Beginning in 2004, and just months after the opening of CELCO's Valdivia plant, thousands of black-necked swans in the internationally protected Ramsar site and national reserve Carlos Anwandter in Chile died or migrated. The Valdivia pulp mill, located upriver, was widely blamed. The mill is located near the city of Mariquina and discharges directly into the Cruces River which feeds the wetlands. The company had been dumping more dioxins and heavy metals than had been approved by the regulating agencies into the river from a waste tube that had been approved by the authorities. It had also been producing far above levels approved in its Environmental Impact Assessment, and was cited for multiple violations of environmental and health laws.[5] The scandal prompted Celco's chief executive to resign in June 2005 and the company to pledge to adopt cleaner technologies. The plant was temporarily closed by authorities but then allowed to reopen two months later at limited production capacity. Several legal actions were finally settled in the company's favor at the Chilean Supreme Court. However, it later was revealed that this decision was based on a report that CELCO had itself produced and falsely claimed was authored by the University of Concepcion. This caused Chile's president Ricardo Lagos to declare that the company had gone too far and was harming the country's image.[6]
A report contracted by the Chilean government to the regional university (Universidad Austral de Chile) found that the company's pollution was responsible for rapid ecological change in the wetlands leading to the decline of populations of swans and other water birds.[7] This finding was reviewed and validated by other independent entities including an international commission organized by the World Wildlife Fund (WWF).[8] However, scientists at the Pontifical Catholic University funded by CELCO have disputed the causality between the plant's pollution and the swan population decline. In July 2007 CELCO agreed to pay CLP$614 million to Valdivian tourism companies to avoid legal actions for supposed losses of the tourism sector of Valdivia due to contamination of Carlos Anwandter Nature Sanctuary. In a document signed by the tourism companies CELCO was exempted from all responsibility involving the contamination of Cruces River. CELCO also promised to pay CLP$2 million monthly for three years to promote tourism.[9] Chile's equivalent of an Attorney General's office was suing the company to compensate for the environmental harm done. By 2012 the black-necked swan population had still not recovered beyond a few hundred individuals, down from its estimated population of 7,000 individuals before the crisis.
In December 1999 the pulp mill Licancel (located in the coast of Curicó, Maule Region) was accused of causing the death of hundreds of fish due to the dumping of wastewater into Mataquito River.[10] In June 2007 Licancel once again caused the death of fish in the river.
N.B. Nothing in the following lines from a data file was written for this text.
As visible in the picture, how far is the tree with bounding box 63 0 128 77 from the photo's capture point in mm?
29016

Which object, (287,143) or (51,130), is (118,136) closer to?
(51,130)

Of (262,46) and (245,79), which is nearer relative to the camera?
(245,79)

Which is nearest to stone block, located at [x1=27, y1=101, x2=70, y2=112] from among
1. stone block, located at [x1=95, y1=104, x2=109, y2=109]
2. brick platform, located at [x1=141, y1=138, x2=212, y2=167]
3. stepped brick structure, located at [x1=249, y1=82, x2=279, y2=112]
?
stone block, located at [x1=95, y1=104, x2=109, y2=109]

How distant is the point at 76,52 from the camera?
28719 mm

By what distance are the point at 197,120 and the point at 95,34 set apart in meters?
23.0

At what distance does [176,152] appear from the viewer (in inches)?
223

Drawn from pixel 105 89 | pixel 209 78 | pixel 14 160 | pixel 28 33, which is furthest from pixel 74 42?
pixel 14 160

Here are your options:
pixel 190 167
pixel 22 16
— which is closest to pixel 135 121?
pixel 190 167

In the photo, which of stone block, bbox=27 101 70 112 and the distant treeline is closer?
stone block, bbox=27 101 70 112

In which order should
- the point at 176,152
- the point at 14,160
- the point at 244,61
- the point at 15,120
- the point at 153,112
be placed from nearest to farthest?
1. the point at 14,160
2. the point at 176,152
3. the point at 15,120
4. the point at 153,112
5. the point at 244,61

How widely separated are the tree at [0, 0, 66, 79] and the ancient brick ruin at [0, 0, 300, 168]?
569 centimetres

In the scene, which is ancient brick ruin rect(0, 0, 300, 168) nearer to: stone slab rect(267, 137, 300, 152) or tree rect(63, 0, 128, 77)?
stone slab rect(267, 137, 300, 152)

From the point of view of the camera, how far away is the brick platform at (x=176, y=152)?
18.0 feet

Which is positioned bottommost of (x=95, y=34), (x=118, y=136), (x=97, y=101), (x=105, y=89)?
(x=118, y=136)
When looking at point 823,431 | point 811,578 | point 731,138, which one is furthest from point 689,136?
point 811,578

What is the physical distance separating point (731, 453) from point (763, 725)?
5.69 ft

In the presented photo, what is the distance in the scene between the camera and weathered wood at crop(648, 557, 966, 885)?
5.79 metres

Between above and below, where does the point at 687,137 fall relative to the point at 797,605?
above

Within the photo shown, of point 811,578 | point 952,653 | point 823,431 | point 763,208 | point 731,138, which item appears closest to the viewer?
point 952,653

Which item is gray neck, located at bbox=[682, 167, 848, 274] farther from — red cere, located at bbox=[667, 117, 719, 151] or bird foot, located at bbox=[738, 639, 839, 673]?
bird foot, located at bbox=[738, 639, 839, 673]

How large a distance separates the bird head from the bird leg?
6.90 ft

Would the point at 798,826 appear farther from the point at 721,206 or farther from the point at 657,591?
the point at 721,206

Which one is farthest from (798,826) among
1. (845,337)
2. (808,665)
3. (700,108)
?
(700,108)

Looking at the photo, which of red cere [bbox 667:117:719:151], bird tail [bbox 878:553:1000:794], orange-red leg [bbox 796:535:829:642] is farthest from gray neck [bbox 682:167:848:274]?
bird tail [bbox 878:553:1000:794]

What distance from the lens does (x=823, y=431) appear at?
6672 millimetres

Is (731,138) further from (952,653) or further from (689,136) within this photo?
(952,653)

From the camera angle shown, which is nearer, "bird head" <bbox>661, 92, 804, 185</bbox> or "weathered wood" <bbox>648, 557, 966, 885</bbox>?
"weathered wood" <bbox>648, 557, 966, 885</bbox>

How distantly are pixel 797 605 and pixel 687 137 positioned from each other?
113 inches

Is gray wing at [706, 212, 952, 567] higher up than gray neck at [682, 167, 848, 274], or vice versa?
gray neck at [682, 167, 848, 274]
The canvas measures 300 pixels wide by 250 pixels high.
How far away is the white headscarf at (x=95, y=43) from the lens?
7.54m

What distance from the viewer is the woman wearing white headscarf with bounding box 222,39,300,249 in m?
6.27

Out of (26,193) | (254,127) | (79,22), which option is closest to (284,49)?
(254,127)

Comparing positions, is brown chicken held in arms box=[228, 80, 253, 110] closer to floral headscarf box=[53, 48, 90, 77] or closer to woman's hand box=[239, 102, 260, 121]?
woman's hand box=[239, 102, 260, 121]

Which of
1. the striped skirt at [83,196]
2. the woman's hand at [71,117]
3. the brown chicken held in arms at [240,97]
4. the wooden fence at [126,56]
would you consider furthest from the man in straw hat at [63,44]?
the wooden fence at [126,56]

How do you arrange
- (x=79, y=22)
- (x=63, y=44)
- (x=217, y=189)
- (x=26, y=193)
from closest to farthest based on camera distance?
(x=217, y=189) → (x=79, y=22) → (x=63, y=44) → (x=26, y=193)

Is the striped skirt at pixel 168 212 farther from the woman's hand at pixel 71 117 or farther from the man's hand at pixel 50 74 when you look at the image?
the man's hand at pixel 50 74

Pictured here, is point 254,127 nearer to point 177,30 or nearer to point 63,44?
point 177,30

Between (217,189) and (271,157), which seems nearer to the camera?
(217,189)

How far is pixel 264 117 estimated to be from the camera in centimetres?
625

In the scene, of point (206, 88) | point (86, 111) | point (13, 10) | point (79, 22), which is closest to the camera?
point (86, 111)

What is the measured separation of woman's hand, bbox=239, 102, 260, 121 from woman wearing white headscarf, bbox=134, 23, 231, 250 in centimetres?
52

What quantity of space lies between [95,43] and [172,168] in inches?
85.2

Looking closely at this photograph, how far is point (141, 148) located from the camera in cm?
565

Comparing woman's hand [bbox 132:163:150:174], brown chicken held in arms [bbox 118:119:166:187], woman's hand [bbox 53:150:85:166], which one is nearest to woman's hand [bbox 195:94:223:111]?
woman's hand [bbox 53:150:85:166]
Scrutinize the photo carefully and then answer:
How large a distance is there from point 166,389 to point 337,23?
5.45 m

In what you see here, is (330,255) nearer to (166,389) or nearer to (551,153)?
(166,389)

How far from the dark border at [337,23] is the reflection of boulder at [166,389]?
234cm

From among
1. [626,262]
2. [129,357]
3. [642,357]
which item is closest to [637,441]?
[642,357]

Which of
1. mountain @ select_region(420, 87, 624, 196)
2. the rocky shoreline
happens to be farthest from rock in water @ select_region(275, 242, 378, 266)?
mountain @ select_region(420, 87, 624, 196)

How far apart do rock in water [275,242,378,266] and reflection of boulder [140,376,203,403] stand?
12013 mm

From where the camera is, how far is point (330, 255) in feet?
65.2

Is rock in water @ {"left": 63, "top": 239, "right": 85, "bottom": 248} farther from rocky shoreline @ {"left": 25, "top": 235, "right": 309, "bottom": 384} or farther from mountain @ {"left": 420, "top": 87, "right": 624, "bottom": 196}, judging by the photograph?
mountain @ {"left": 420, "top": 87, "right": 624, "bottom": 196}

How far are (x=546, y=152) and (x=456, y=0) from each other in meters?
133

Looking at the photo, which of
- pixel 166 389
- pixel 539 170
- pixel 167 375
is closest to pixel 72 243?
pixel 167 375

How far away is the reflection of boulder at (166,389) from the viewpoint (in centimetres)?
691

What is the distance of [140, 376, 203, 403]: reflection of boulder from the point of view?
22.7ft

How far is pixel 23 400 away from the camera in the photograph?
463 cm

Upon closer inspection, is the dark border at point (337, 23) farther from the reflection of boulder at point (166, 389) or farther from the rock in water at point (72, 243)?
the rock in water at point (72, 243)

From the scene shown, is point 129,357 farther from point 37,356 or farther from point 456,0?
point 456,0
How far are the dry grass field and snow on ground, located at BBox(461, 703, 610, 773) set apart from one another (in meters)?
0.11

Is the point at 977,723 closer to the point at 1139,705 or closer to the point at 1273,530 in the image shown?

The sanitary authorities ordered a temporary closure of the plant for 30 days, and CELCO dismissed three executives. Two weeks later 200,000 liters (44,000 imp gal; 53,000 U.S. gal) of industrial waste water escaped from a broken pipeline, of which 50,000 reached the river. CELCO said that it was an industrial accident, that they would close the plant until further notice, and that the spill would not have any impact on the environment. The Secretary of State for the Environment said that, despite having large financial and technical resources, CELCO had an extremely poor environmental record.[11]